Un club d’investisseurs est un outil financier local que tout groupe de citoyens peut facilement créer pour collecter l’épargne de ses membres et investir dans un ou plusieurs projets locaux. Il s’agit d’une indivision volontaire (article 815 du code civil), com – posée de 5 à 20 personnes physiques maximum. Le club peut intervenir en capital (actions) et en compte-courant d’associés. Sa durée de vie est de cinq ans, renouvelable une fois. Au-delà, le club peut continuer à percevoir les dividendes, mais ne peut plus investir dans d’autres projets. Une personne ne peut être membre que d’un seul club. Il existe également les Clubs d’Investisseurs pour une Gestion Alternative et Locale de l’Épargne Solidaire (CIGALES) qui doivent respecter un certain nombre de critères 7 . À noter : Au sein de la société de projet, c’est bien le club qui est actionnaire (et non le clubiste), ce qui permet de limiter le nombre d’associés tout en impliquant un plus grand nombre de citoyens.
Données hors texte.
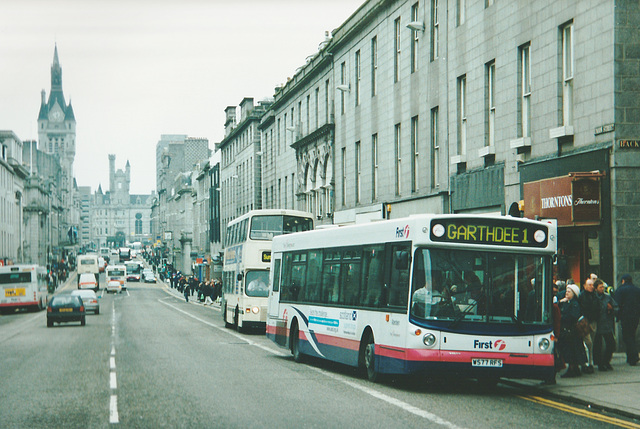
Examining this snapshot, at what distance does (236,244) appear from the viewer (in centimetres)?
3244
  • Créer ou rejoindre une SCIC (Société Coopérative d’Intérêt Collectif), une association

La mobilisation locale peut aussi démarrer par la création d’une association (qui peut préfigurer la constitution d’une SCIC) ou directement d’une SCIC.

Sous forme d’adhésions, de dons ou de parts sociales, cette entité pourra réunir des fonds et prendre ensuite des parts dans la société d’exploitation du projet. Ces outils (SCIC et clubs d’investisseurs), dont la force réside dans leur ancrage local, fonctionnent en général grâce à la mobilisation d’un « noyau dur » de citoyens mobilisés sur le territoire d’assise du projet EnR.
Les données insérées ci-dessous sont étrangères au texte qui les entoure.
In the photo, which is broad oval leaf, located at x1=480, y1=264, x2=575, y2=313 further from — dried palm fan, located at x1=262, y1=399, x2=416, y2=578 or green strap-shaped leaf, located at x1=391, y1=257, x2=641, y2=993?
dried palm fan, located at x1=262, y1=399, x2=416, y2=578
  • Devenir actionnaire d’Énergie Partagée Investissement

Toute personne physique ou morale peut souscrire des actions, d’un montant unitaire de 100€ . Elle peut choisir de flécher son investissement vers un projet en particulier, qui aura été au préalable sélectionné dans le respect des principes de la Charte Énergie Partagée. Ce dispositif permet de mutualiser les coûts liés à la collecte et à la gestion des investissements et de lisser le risque. Les porteurs de projets sélectionnés peuvent communiquer largement et mobiliser l’investissement d’un grand nombre d’habitants autour de leur projet. L’appel à souscription d’Énergie Partagée au niveau national instaure une solidarité entre les territoires : il permet de mobiliser de l’investissement au-delà du territoire d’assise du projet quand celui-ci ne dispose pas du potentiel de financement citoyen correspondant… et inversement ! Les porteurs de projets intéressés peuvent se faire connaître via le site internet et soumettre un projet grâce au formulaire en ligne. Un processus de sélection en deux temps démarre en – suite, de l’ouverture à souscription à l’accord de financement effectif.

Les possibilités pour les collectivités
  • Créer ou devenir associée d’une SCIC (Société Coopérative d’Intérêt Collectif)

La collectivité peut devenir associée d’une SCIC, à hauteur de 20 % maximum du capital social, toutes collectivités confon – dues. À noter : la collectivité ne peut pas apporter de comptes- courants d’associés.

  • Créer une SEM (Société d’Économie Mixte)

Si les collectivités souhaitent porter elles-mêmes le projet, elles peuvent décider de créer une SEM de production d’énergies renouvelables puisque cette activité présente un intérêt général et que les collectivités peuvent en revendiquer la compétence. Elles auront alors le pouvoir décisionnaire.

La collectivité peut aussi participer à la prise de risque, en investissant dès la phase de développement, notamment dans le cas d’un projet éolien. À l’instar des développeurs, les collectivités peuvent valoriser cette prise de risque, dans la répartition des droits d’exploitation des ressources locales par exemple. La SEM peut aussi participer à d’autres sociétés.

Les collectivités peuvent également aller plus loin en contribuant à la création d’outils spécifiquement dédiés au financement des énergies renouvelables, du développement de projet jusqu’à leur exploitation.